SAVE $250 on Your Boot Camp — Use Code "EXAM26"

Exclusively for TechExams members for Infosec Boot Camps starting before April 30, 2026

View Boot Camps

Comments

p@r0tuXus

Yep. Looks like the problem is quite obvious. You see, it's all upside down. Heh.

JSN

http://i67.tinypic.com/149z66a.jpg

cyberguypr

Is this machine behind a router?

JSN

Yes, just a typical home router access from my laptop.

PJ_Sneakers

Open up resource monitor and see which processes are using the most traffic.

JSN

PJ_Sneakers wrote: »

Open up resource monitor and see which processes are using the most traffic.

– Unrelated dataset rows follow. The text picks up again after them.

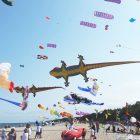 fot. Latawcowa Łeba Kites Flying FB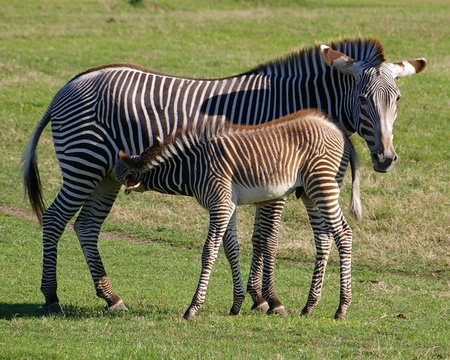suckling: A mother zebra stands patiently waiting while her young foal suckles, sideways to camera in grassy field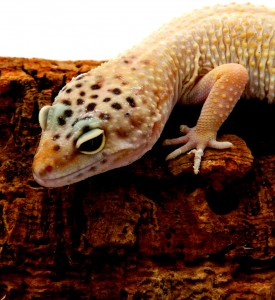 Leopard Gecko (6)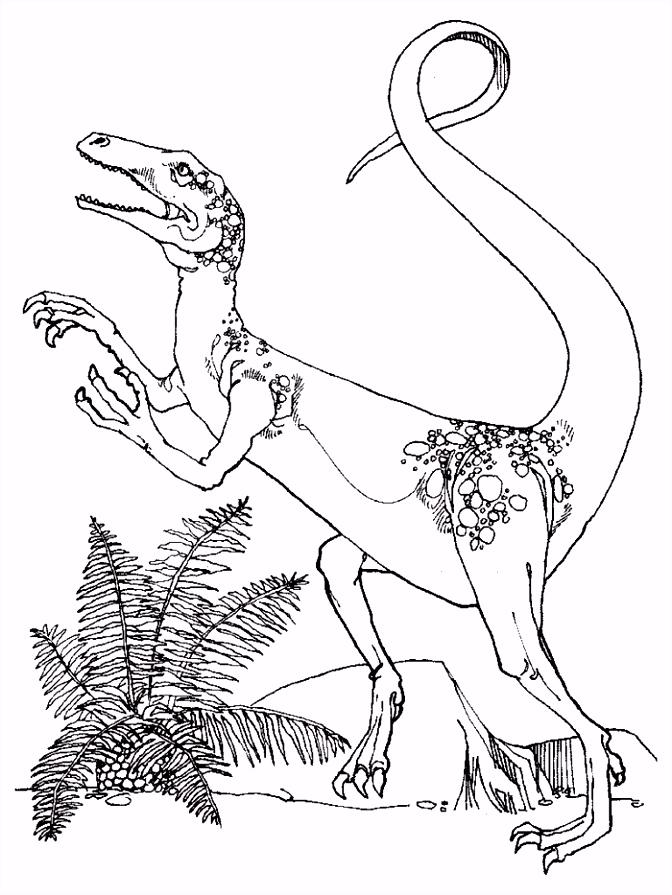 Gratis Dinosaurus Kleurplaten voor Kinderen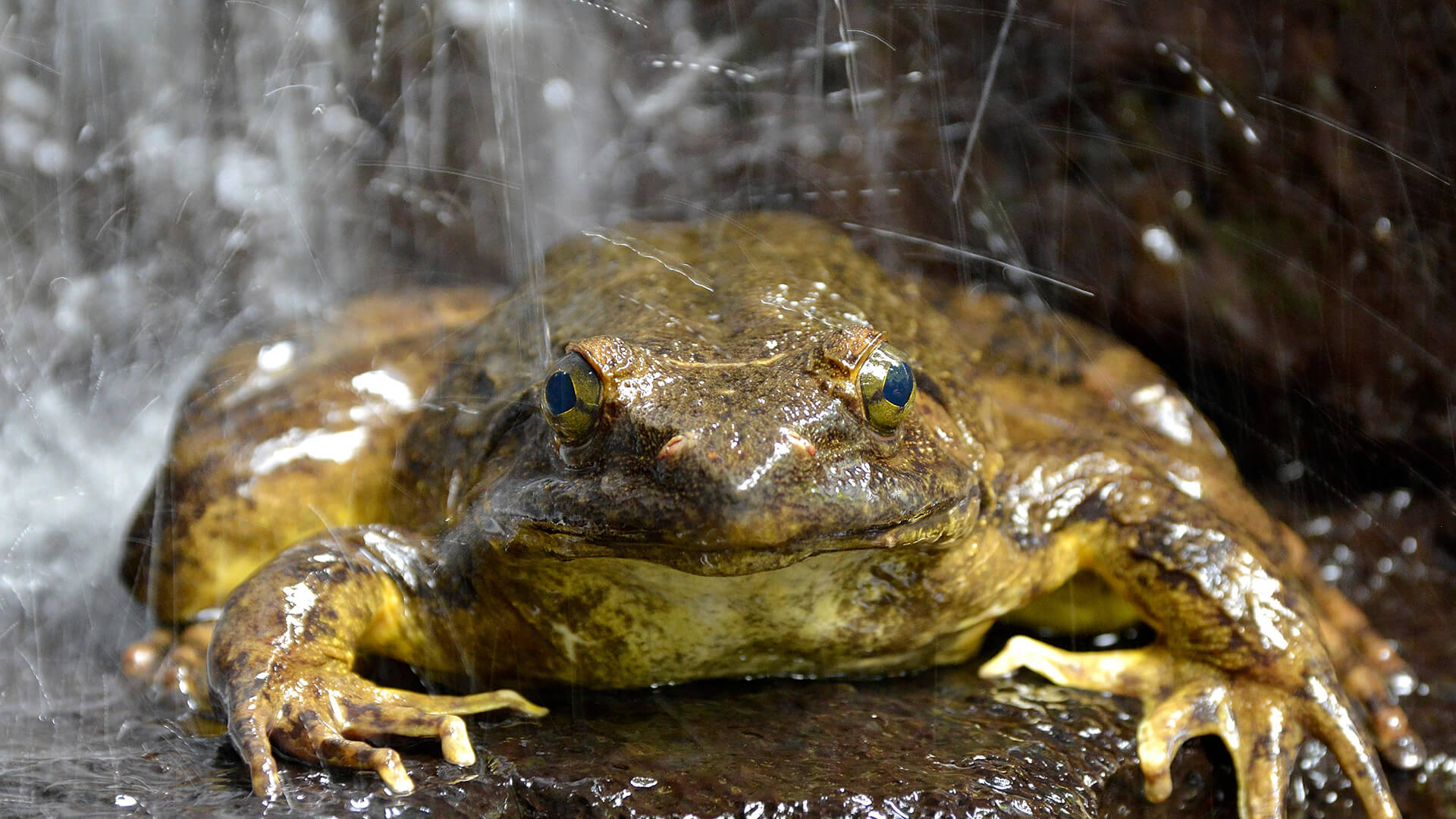 African Goliath Frog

Seems to be resolved now, do you have any advice on how to mitigate attacks in the future? I renewed and released the DHCP and tried changing my IP on windows. I'm not really sure how to comprehend that traffic either, I just know there were a few bouts of slow internet.

PJ_Sneakers

Its probably not a DOS. If it's anything malicious it'd probably be malware. But it's likely to be a Windows process too, or Dropbox, or any number of other things. Nail down which process it is, and research it.

paul78

I would agree with PJ_Sneakers - it is not likely a DOS attack. I've actually seen this before but I just don't recall the circumstance or scenario.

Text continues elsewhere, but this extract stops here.